FACULTY SPOTLIGHT: Laraine Crampton L.Ac. - Qi Cultivation
My key summer nutrition tip is a surprise to about 95% of my patients: mostly avoid iced beverages, and don't over do the plunge into salads and summer fruit and ice cream. Our bodies can stay more balanced and cool in hot weather if the skin can open and release perspiration easily.
Q&A with Laraine Crampton
Q: What is your favorite herb or herbal formula? Why - What properties or agents make it so special?
A: Too many to name: seriously, they all compete for top prize! My favorite herbal formula, likely influenced by living in Southern California for so long, is Bai He Gu Jing Wan. A translation of the formula name is 'Lily Bulb Decoction to Preserve the Metal.' Its actions (taken from Chen & Chen's Chinese Herbal Formulas and Applications) are to nourish yin, moisten the Lung, dissolve phlegm and stop coughing. The indications for its use, traditionally and in clinical practice, are pretty striking, and include some serious conditions.

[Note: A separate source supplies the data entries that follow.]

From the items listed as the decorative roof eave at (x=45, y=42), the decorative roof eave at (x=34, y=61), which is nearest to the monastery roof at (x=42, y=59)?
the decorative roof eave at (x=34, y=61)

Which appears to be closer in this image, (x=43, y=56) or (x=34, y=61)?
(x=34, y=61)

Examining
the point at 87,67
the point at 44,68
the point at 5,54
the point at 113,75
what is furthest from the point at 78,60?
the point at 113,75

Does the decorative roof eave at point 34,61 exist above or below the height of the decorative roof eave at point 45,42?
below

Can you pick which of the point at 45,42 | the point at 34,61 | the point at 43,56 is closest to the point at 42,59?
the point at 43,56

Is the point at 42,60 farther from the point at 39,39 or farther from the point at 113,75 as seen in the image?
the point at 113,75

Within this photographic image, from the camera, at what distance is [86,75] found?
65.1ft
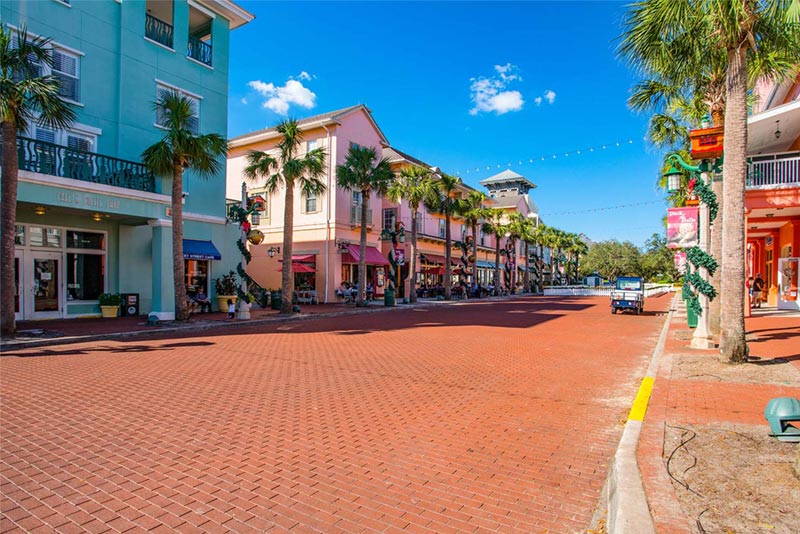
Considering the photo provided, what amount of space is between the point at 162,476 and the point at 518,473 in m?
3.32

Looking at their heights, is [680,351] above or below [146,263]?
below

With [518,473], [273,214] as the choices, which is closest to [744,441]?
[518,473]

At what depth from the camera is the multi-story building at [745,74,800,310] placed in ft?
56.1

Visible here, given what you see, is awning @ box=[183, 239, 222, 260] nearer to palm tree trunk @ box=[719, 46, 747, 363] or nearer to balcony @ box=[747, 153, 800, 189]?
palm tree trunk @ box=[719, 46, 747, 363]

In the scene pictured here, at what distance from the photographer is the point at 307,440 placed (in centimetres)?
538

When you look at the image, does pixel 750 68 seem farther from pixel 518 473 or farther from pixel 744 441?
pixel 518 473

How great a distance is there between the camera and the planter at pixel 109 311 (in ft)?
62.1

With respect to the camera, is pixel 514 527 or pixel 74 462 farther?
pixel 74 462

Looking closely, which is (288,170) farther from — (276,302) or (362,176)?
(276,302)

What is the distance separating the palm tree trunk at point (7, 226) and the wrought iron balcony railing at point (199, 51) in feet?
35.8

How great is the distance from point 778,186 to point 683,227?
8.73 metres

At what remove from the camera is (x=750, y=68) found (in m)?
10.8

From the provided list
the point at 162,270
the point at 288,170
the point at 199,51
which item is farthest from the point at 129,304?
the point at 199,51

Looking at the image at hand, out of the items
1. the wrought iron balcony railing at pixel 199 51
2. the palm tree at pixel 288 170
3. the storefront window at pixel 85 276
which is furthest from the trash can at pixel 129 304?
the wrought iron balcony railing at pixel 199 51
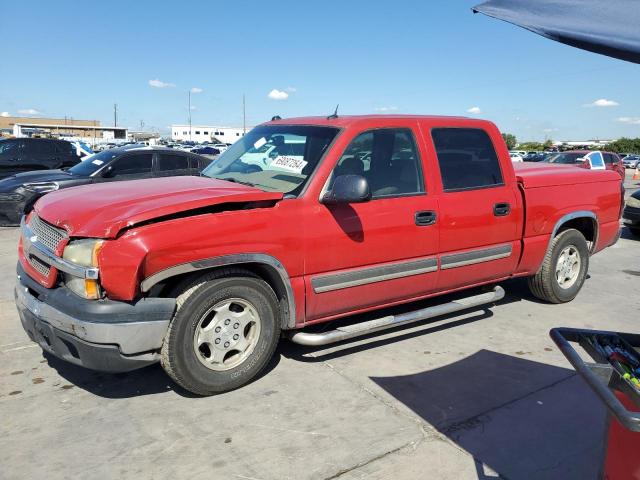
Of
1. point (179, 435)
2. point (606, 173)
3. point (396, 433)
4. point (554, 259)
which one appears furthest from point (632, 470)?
point (606, 173)

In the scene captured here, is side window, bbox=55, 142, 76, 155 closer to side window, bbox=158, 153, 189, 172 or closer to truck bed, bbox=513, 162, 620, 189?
side window, bbox=158, 153, 189, 172

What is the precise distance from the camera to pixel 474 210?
4609mm

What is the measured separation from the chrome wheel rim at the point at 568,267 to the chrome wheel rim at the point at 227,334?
3568mm

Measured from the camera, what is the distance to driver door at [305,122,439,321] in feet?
12.6

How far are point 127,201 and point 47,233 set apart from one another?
606mm

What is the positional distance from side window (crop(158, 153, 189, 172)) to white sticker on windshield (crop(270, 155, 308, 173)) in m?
5.93

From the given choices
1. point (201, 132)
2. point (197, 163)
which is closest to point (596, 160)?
point (197, 163)

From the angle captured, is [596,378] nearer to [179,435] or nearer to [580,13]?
[580,13]

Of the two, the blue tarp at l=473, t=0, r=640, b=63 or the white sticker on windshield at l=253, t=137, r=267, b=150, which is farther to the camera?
the white sticker on windshield at l=253, t=137, r=267, b=150

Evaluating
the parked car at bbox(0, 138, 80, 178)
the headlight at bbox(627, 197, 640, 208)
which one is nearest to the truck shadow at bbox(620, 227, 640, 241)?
the headlight at bbox(627, 197, 640, 208)

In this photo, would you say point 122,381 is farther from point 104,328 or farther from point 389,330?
point 389,330

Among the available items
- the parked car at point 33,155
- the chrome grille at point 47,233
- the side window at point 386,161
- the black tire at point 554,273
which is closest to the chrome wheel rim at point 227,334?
the chrome grille at point 47,233

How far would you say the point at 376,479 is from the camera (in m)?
2.72

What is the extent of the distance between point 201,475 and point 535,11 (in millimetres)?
2568
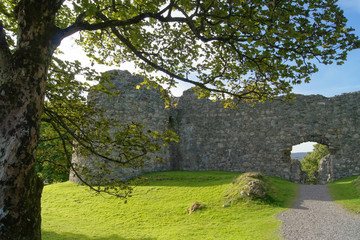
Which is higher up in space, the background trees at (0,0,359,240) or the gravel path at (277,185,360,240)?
the background trees at (0,0,359,240)

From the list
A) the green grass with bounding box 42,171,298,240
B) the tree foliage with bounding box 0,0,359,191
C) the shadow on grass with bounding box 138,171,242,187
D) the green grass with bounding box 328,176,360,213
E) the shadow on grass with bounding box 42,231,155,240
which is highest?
the tree foliage with bounding box 0,0,359,191

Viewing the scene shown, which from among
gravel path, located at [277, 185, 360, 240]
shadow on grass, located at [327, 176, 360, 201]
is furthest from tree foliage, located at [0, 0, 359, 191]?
shadow on grass, located at [327, 176, 360, 201]

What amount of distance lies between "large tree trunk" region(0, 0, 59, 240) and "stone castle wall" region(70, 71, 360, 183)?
1185cm

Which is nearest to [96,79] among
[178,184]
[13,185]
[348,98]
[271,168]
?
[13,185]

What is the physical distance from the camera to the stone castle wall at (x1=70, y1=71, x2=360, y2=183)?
16.3 m

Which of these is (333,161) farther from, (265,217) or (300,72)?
(300,72)

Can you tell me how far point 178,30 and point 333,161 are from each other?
1348 cm

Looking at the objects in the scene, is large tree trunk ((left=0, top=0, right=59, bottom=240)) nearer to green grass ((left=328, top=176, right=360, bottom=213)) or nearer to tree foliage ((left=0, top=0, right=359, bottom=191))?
tree foliage ((left=0, top=0, right=359, bottom=191))

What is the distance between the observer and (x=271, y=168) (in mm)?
17453

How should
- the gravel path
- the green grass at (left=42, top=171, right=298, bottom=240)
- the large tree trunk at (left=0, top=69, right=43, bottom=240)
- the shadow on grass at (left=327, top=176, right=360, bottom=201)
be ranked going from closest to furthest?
the large tree trunk at (left=0, top=69, right=43, bottom=240)
the gravel path
the green grass at (left=42, top=171, right=298, bottom=240)
the shadow on grass at (left=327, top=176, right=360, bottom=201)

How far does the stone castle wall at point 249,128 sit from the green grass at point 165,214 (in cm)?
416

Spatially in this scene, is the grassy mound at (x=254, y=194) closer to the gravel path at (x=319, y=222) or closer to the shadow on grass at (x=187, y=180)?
the gravel path at (x=319, y=222)

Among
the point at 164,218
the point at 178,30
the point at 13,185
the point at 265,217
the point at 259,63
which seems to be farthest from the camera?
the point at 164,218

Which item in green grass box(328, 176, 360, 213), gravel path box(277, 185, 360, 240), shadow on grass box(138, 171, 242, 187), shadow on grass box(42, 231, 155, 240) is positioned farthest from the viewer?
shadow on grass box(138, 171, 242, 187)
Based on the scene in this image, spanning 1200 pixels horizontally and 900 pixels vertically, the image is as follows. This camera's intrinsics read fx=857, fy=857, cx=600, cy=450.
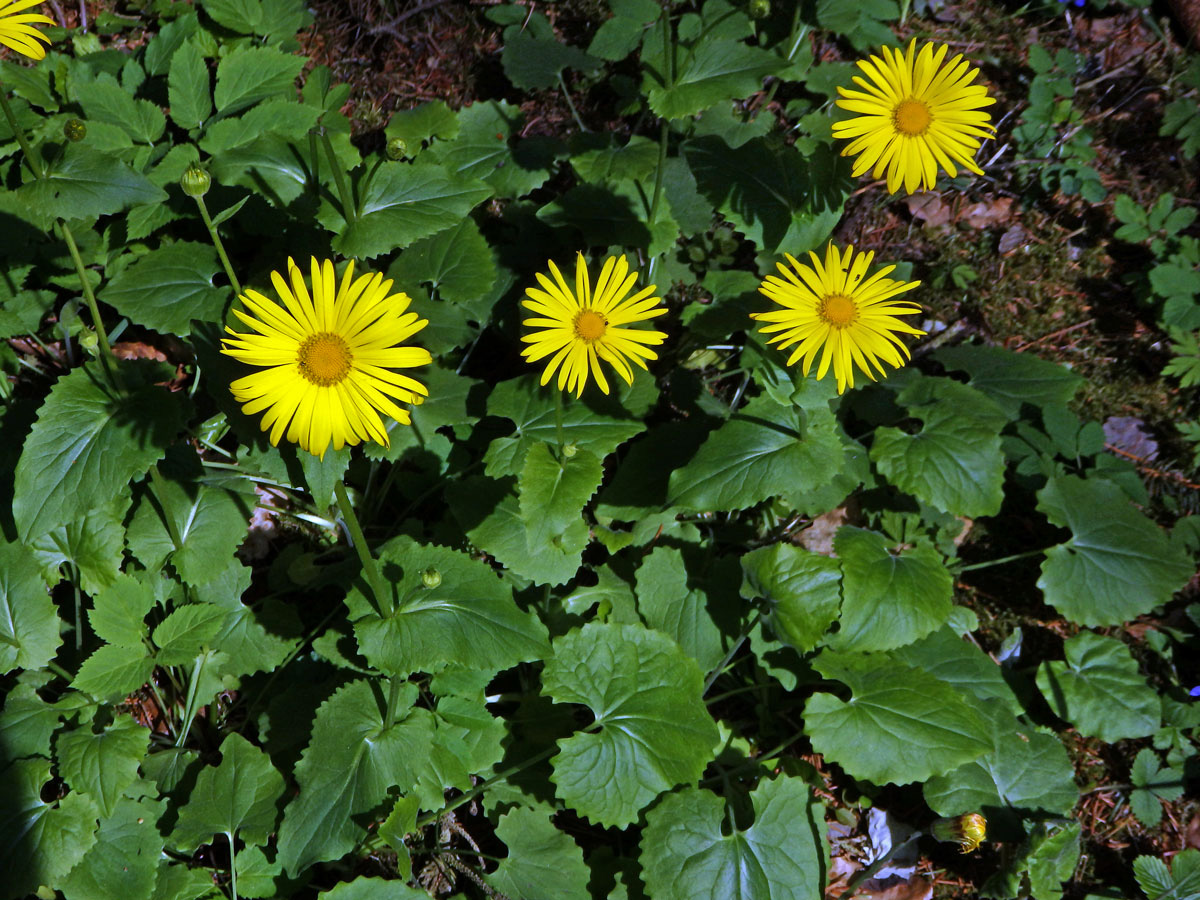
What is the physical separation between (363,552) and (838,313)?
1.54 m

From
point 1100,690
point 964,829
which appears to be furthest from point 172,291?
point 1100,690

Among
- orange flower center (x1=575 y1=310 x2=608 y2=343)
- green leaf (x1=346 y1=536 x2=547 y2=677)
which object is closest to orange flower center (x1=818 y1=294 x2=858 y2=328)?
orange flower center (x1=575 y1=310 x2=608 y2=343)

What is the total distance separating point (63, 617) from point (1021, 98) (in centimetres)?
485

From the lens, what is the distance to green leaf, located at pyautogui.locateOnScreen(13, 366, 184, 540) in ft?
8.18

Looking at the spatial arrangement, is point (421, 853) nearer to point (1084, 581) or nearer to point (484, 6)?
point (1084, 581)

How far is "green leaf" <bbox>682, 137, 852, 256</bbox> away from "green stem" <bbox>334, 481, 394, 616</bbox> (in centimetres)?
155

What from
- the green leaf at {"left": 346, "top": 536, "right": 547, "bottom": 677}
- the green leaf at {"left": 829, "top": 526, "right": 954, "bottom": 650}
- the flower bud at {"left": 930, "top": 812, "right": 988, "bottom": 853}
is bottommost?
the flower bud at {"left": 930, "top": 812, "right": 988, "bottom": 853}

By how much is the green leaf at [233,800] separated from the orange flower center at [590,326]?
167 centimetres

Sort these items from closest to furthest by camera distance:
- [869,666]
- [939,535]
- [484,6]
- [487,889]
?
[487,889] < [869,666] < [939,535] < [484,6]

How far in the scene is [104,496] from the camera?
2.50 meters

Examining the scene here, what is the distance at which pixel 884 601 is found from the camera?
2.82 meters

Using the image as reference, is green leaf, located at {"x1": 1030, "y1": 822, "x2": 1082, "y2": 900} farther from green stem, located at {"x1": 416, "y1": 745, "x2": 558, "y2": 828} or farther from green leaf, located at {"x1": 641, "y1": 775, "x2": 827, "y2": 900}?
green stem, located at {"x1": 416, "y1": 745, "x2": 558, "y2": 828}

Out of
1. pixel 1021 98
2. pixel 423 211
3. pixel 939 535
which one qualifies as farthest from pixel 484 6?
pixel 939 535

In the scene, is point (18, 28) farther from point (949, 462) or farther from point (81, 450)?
point (949, 462)
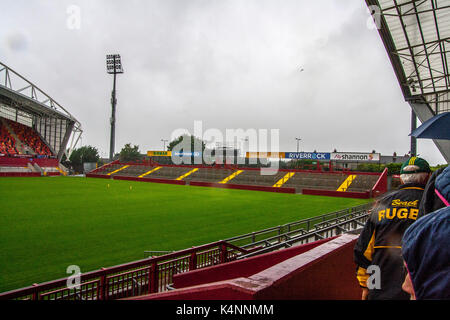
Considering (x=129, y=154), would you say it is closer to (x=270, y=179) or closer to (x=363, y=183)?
(x=270, y=179)

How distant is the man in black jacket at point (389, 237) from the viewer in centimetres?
218

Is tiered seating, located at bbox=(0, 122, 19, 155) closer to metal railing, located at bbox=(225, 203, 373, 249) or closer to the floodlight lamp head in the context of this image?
the floodlight lamp head

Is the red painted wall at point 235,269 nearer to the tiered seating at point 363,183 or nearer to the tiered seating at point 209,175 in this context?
the tiered seating at point 363,183

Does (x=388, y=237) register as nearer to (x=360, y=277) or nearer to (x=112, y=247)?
(x=360, y=277)

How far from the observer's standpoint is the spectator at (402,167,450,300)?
3.48 ft

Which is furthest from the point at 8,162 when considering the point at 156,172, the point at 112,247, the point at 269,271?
the point at 269,271

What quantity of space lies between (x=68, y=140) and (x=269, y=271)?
67.8m

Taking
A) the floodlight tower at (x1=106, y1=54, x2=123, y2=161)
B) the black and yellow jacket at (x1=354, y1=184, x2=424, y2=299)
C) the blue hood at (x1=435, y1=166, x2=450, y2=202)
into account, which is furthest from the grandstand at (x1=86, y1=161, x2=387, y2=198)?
the blue hood at (x1=435, y1=166, x2=450, y2=202)

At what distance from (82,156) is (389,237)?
81.3 metres

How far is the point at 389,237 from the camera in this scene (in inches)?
88.8

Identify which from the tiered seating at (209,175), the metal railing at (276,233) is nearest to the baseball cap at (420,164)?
the metal railing at (276,233)

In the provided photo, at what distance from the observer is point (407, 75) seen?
16.7 m

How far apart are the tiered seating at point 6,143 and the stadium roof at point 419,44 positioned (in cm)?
5447
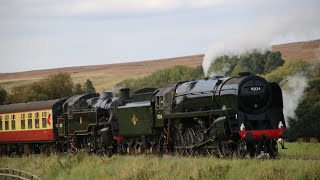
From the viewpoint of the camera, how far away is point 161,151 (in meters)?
26.5

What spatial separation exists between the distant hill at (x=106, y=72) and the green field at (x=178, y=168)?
68611 millimetres

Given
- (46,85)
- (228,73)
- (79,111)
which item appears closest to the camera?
(79,111)

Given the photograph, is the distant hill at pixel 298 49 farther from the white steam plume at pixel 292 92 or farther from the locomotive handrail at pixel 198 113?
the locomotive handrail at pixel 198 113

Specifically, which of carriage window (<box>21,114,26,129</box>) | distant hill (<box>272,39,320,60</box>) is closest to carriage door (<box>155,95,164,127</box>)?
carriage window (<box>21,114,26,129</box>)

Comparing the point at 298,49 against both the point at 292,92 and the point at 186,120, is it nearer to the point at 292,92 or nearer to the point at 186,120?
the point at 292,92

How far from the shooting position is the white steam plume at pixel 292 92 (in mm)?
35822

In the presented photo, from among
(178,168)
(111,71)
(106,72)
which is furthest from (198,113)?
(111,71)

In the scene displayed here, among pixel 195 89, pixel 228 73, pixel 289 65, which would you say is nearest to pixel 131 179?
pixel 195 89

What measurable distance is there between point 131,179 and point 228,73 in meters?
43.1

However, anyone who has lived in the desert or in Southern California's sometimes desert-y, sometimes smoky, sometimes polluted environment may benefit from taking this formula (when their practitioner recommends it) a few weeks each year, to nourish and clean and strengthen their lungs.
Q: Can you share any summer nutrition tips? What herbs or foods are best in summer?
A: My key summer nutrition tip is a surprise to about 95% of my patients: mostly avoid iced beverages, and don't over do the plunge into salads and summer fruit and ice cream. Our bodies can stay more balanced and cool in hot weather if the skin can open and release perspiration easily. When your metabolism has to work to warm up your stomach and intestines after a siege of cold foods and beverages, you have a lot less energy to relax in summer heat.
Q: Do you cook? If so, what is your favorite dish? Do you incorporate Chinese herbs (or any herbs) in your cooking?
A: I do cook, but most of the time I cook very simply. My favorite recipes require almost no fuss. So, they're not really very exciting to share, compared to the beauties in cookbooks. When I want to enjoy being creative in the kitchen, I'll pull out Lily Chuang and Cathy McNease's 101 Vegetarian Delights. Although I'm not vegetarian, I enjoy vegetables for about 2/3rds of my diet, and it's a great little inspiration.
Q: What advice can you give my prospective students interested in applying to Yo San?
A: Wow, advice to prospective Yo San students? That would be pretty individualized, because everyone comes from such different places, experiences and backgrounds. But, as I've now taught here for 20 years, I can say that the most successful students I've seen here are 'grown up' in their attitudes, whether they are 24 or 54. They are ready to enjoy their fellow students (rather than compete with or fear them), respect and appreciate faculty, and find passion and pleasure in their studies. These individuals take responsibility for themselves and their work, do not blame instructors or family or other students if they have difficulties in a subject area, and do not expect to be treated as if they are 'special' in any way. Something about those attitudes just allow them to embrace the medicine and rise to the challenges with humor and grace, and they make the school better for everyone around them. Not to mention, they emerge as really solid practitioners, and often do very well in practice.